**PROVIDED PASSAGE**
Jason Cochran, vice president of operations for Chipotle, discusses everything from lessons learned due to COVID-19 to the impact of the digital evolution on restaurant design and more in this recap of his presentation and conversation with FE&S’ Joe Carbonara during the 2020 FEDA Conference.
Q: How will what you have experienced and learned the past six or seven months influence the future of your company and its restaurants?
A: You must constantly keep innovating. At Chipotle we have a strong culture of testing and learning. We do it in a way that’s responsible in terms of our goals and purpose. Specifically, we are very focused on customer access to the brand. Over the past 18 months, enhancing digital access has been critical. We have a second makeline and call it our digital super kitchen. It’s in over 98% of our locations and it has influenced our Chipotlanes. Some call it a drive-thru but I would not refer to it as such because you don’t have the traditional speaker box. The Chipotlane connects the digital experience to the pickup of your digital order. It makes the process seamless. It’s simply a fast lane that has a pickup window. Thinking this way makes the guest journey frictionless no matter when, how or where they want access to our food. This leads to our digital powerhouse, which capitalizes on labor, speed and efficiency. Over the past few years, digital has moved from 5% of our business to greater than 25% of our business. And it has been critical during COVID, where we have seen in some restaurants, digital becoming 50% to 60% of our business.
Q: How does this digital evolution translate to space allocation and equipment selection?
A: What’s essential is the basics of industrial engineering, which leads to reducing things like steps and turns. The allocation of space will be more important moving forward. The modularity of the kitchen or equipment will be important, too. Equipment will need to be flexible, which leads to menu innovation. It’s about taking out the thought process of making a decision and allowing a team member to focus simply on execution. There will entrepreneurs and other startups who find other ways to solve customers’ demand for great tasting food. For us, though, it’s in the Chipotlanes. And while we’ve made progress, there’s still much to learn.
Q: What technologies should the supply chain focus on to support chain operators?
A: Three things come to mind. First, data is key. Leveraging insights on testing and innovation to applied learnings. Second, anecdotes and being nimble. Visit the restaurants and observe how they function. Understanding what problems to solve vs. simply conducting a transaction. And, finally, partnerships and networking. Work together on what we are seeing in the industry. It’s all about serving quality food to our guests and keeping the hot foods hot and the cold foods cold.
Q: When you think of your successful relationships with dealers and manufacturers, what attributes come to mind?
A: Integrity and transparency are key. Because of who we are as a brand and what we believe in, it’s not a one-size-fits-all approach. We collaborate with certain suppliers often about what’s happening out in the market. So, the relationship is not just about making a sale. We rely on dealers and manufacturers to be subject matter experts on the flow of food through a restaurant.

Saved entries
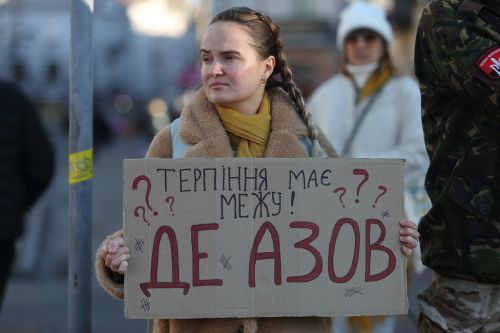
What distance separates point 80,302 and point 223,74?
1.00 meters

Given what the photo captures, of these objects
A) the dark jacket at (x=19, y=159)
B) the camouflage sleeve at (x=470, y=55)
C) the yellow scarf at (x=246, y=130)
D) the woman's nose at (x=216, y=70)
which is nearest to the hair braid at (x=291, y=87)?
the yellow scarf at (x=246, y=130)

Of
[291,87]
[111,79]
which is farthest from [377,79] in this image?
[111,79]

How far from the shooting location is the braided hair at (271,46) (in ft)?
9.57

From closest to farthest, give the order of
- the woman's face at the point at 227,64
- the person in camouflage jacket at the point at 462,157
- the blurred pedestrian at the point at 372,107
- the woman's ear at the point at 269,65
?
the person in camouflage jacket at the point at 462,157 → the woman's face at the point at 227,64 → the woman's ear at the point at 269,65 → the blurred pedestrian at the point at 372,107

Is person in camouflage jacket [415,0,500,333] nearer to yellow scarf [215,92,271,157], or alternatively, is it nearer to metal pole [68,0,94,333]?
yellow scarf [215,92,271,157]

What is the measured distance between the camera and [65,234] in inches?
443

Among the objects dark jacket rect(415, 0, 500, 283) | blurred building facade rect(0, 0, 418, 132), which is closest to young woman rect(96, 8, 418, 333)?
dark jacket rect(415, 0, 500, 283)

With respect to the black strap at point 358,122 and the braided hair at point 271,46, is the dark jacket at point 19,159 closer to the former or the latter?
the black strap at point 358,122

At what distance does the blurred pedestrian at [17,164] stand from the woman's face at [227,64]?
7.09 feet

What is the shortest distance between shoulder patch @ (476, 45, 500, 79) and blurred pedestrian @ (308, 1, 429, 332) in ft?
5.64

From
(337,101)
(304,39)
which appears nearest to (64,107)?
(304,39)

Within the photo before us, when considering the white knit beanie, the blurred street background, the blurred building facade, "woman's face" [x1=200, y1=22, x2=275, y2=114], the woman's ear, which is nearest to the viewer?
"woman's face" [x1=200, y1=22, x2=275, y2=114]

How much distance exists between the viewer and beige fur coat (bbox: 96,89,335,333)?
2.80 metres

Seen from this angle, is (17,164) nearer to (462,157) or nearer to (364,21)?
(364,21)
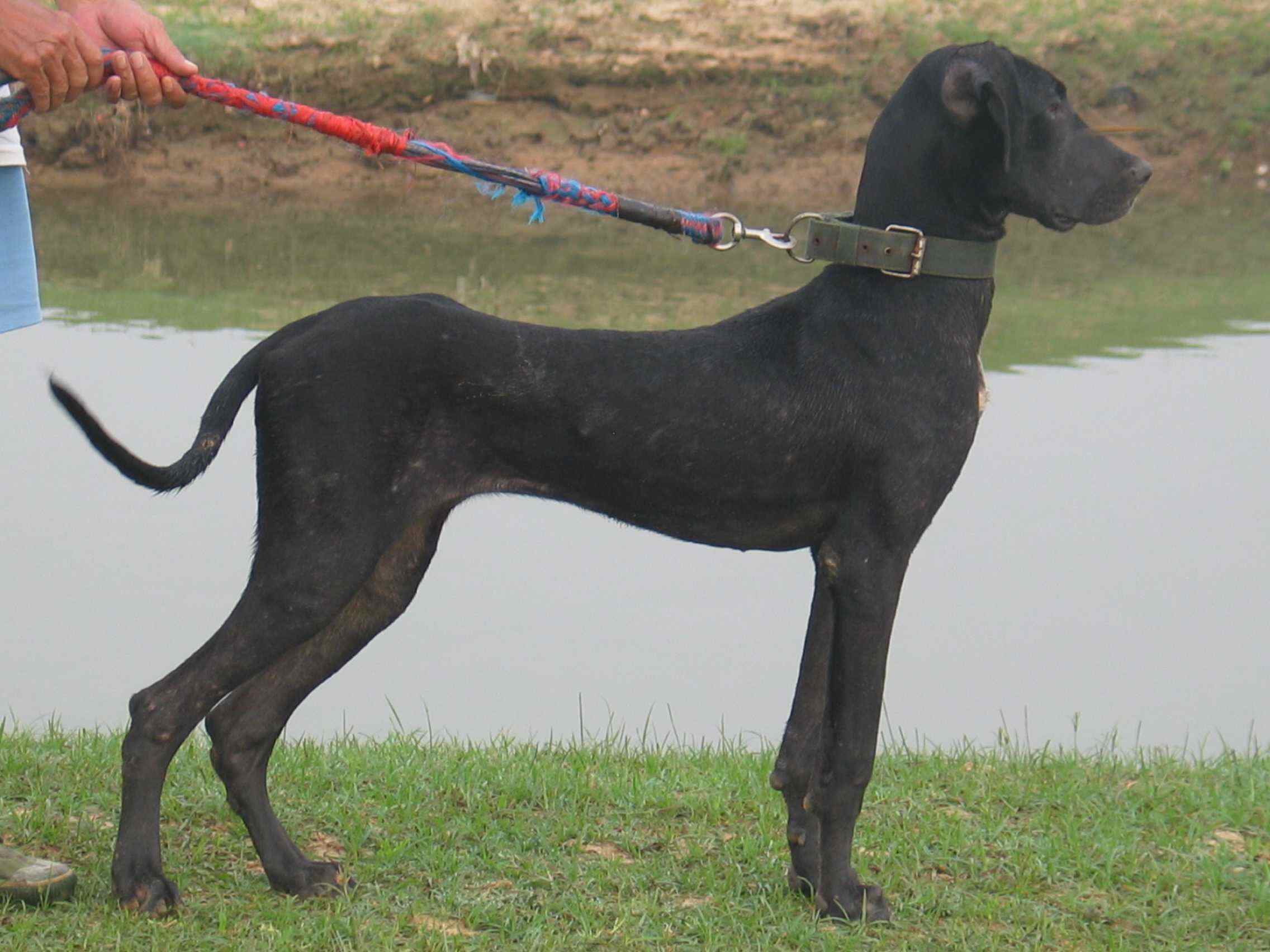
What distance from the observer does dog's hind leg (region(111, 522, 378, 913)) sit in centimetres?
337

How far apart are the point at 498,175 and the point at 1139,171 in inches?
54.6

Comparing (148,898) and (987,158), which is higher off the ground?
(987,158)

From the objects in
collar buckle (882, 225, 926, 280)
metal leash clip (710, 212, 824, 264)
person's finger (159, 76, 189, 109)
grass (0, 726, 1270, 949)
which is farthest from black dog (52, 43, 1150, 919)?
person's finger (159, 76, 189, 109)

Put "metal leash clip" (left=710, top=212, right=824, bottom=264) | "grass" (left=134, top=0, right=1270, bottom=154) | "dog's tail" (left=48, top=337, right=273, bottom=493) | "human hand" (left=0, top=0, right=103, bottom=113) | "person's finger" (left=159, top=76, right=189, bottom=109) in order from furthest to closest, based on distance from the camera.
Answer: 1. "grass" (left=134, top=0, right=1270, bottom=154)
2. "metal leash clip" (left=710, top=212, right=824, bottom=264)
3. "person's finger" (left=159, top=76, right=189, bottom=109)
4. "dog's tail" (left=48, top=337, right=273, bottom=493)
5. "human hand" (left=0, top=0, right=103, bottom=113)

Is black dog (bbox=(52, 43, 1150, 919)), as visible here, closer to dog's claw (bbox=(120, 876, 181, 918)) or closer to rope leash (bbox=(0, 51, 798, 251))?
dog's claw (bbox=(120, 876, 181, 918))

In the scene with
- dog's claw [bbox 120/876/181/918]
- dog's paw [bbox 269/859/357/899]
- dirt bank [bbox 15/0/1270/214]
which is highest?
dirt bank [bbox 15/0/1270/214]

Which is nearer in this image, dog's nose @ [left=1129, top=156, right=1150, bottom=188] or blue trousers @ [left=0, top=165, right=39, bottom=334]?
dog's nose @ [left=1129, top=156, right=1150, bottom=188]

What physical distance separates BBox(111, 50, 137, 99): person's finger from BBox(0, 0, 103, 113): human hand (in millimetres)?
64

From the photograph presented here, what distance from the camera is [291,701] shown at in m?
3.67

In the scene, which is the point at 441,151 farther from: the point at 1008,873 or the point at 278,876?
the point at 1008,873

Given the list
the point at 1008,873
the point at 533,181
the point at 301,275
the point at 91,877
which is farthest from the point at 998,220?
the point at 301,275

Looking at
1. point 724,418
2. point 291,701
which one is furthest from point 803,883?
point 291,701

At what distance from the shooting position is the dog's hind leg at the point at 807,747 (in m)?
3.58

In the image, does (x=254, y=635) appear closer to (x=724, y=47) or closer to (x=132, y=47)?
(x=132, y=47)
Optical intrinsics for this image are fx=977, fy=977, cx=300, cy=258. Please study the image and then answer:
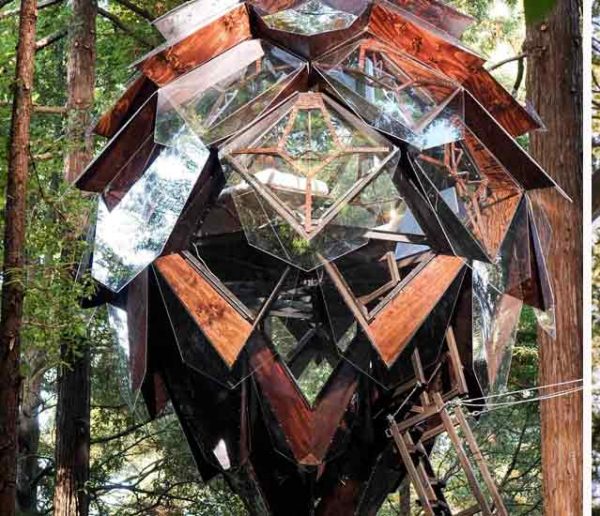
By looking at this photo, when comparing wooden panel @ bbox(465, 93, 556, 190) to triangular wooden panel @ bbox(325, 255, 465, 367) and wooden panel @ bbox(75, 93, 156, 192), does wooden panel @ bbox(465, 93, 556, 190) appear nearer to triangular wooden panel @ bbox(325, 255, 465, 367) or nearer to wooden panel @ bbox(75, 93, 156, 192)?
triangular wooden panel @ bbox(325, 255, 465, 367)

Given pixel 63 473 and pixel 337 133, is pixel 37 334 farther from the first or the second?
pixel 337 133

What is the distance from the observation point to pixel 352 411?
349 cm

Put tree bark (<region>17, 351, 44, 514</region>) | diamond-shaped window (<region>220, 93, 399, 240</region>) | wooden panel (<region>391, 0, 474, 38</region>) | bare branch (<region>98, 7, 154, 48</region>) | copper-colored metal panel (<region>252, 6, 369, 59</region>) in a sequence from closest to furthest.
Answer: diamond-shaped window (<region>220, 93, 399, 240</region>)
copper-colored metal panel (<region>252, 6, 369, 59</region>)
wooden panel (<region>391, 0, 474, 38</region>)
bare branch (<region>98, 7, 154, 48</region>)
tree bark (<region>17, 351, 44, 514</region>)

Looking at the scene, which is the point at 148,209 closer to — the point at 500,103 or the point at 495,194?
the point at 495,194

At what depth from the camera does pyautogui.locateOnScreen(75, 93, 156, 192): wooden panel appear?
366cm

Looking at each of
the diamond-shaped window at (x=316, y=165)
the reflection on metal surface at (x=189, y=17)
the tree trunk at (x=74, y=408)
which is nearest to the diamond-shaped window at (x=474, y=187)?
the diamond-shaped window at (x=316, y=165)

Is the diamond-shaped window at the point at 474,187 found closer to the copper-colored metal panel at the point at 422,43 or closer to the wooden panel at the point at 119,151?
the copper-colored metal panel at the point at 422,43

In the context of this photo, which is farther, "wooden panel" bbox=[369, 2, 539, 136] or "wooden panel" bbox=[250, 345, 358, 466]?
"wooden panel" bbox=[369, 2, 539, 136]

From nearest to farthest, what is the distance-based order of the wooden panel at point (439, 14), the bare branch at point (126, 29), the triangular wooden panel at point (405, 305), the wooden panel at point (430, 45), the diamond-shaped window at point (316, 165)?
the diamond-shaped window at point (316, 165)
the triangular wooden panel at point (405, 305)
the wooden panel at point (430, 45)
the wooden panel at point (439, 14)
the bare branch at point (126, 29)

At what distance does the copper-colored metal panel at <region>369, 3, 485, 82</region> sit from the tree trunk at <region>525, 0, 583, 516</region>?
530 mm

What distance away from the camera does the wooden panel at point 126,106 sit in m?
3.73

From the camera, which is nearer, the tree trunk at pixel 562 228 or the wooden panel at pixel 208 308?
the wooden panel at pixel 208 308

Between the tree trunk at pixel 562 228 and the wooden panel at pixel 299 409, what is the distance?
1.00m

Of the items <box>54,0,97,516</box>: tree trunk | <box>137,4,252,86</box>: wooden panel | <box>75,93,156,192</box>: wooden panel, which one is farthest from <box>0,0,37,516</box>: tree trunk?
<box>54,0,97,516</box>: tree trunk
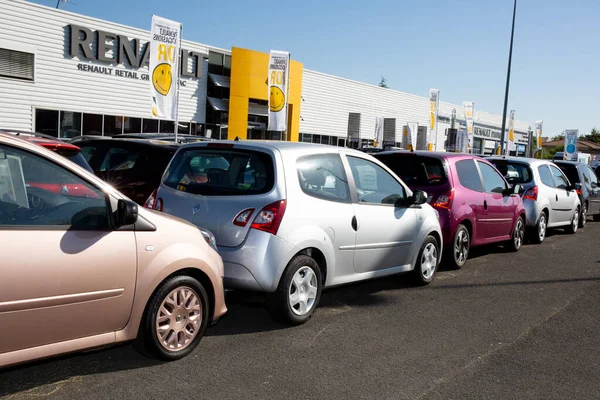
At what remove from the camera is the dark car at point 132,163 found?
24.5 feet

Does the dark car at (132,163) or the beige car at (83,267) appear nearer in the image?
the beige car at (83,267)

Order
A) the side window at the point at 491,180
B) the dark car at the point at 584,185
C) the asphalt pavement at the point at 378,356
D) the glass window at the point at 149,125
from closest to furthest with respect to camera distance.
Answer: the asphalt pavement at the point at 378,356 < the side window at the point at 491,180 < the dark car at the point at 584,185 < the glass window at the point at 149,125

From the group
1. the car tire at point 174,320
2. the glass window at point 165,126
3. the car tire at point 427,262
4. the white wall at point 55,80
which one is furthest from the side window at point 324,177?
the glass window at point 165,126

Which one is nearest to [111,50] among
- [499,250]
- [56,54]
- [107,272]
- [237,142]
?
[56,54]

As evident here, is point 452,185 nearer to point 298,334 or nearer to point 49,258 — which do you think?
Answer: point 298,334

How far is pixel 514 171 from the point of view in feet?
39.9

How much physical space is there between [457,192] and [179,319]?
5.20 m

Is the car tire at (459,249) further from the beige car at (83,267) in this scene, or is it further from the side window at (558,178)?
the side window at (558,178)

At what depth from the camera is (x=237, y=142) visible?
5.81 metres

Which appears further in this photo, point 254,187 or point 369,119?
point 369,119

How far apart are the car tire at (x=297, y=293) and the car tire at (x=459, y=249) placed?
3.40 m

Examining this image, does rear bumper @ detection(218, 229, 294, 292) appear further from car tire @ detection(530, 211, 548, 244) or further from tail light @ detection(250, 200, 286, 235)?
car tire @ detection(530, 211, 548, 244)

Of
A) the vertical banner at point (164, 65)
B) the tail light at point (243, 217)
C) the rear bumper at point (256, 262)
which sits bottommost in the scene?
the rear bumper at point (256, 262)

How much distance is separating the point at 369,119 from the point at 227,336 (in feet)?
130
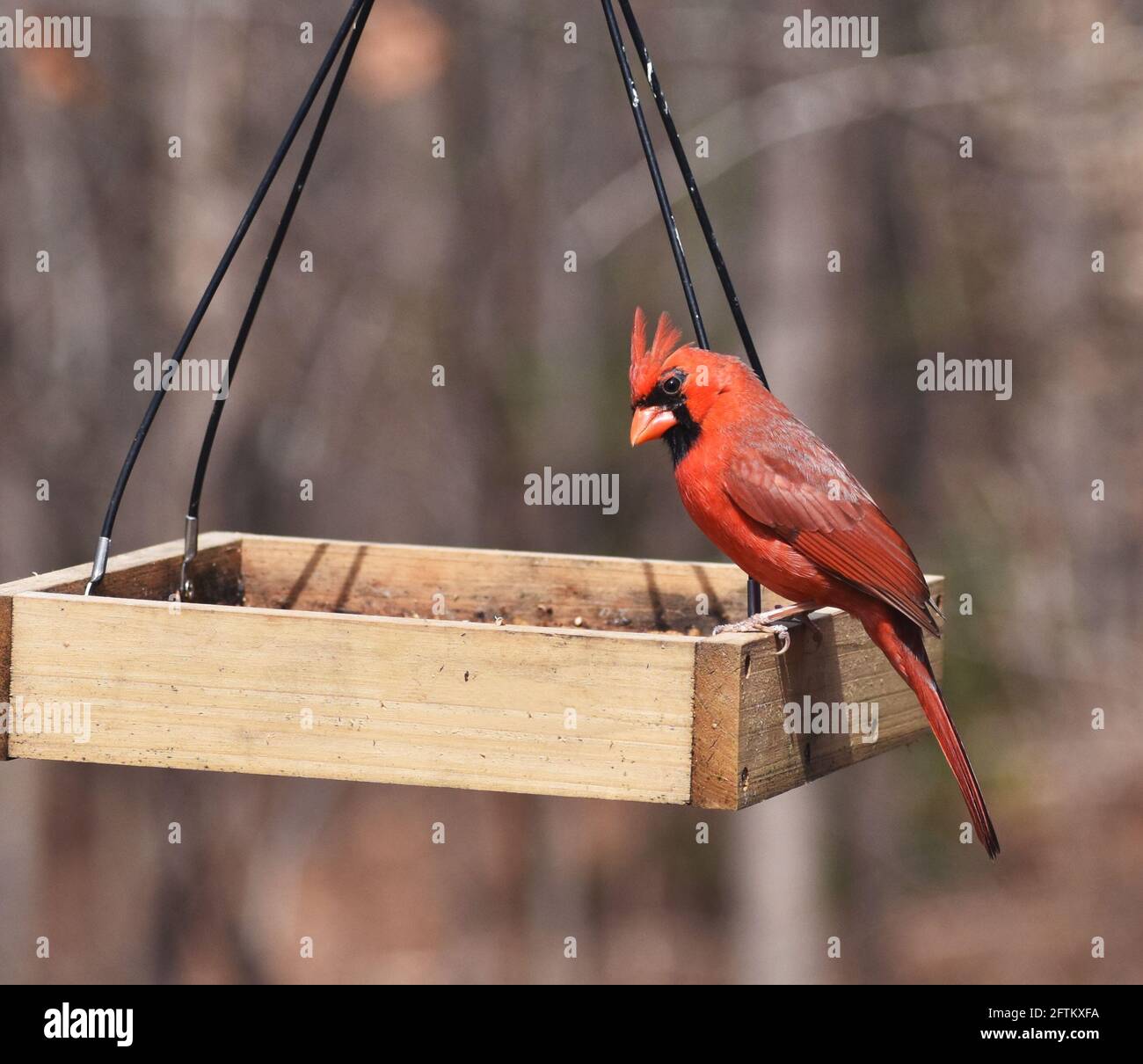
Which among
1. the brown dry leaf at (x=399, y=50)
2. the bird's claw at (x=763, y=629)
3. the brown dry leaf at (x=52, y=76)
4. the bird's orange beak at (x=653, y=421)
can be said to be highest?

**EXERCISE PROMPT**
In the Chipotle interview, what does the company call its second makeline? The entries have no connection to the interview text.

**RESPONSE AREA**
Its digital super kitchen.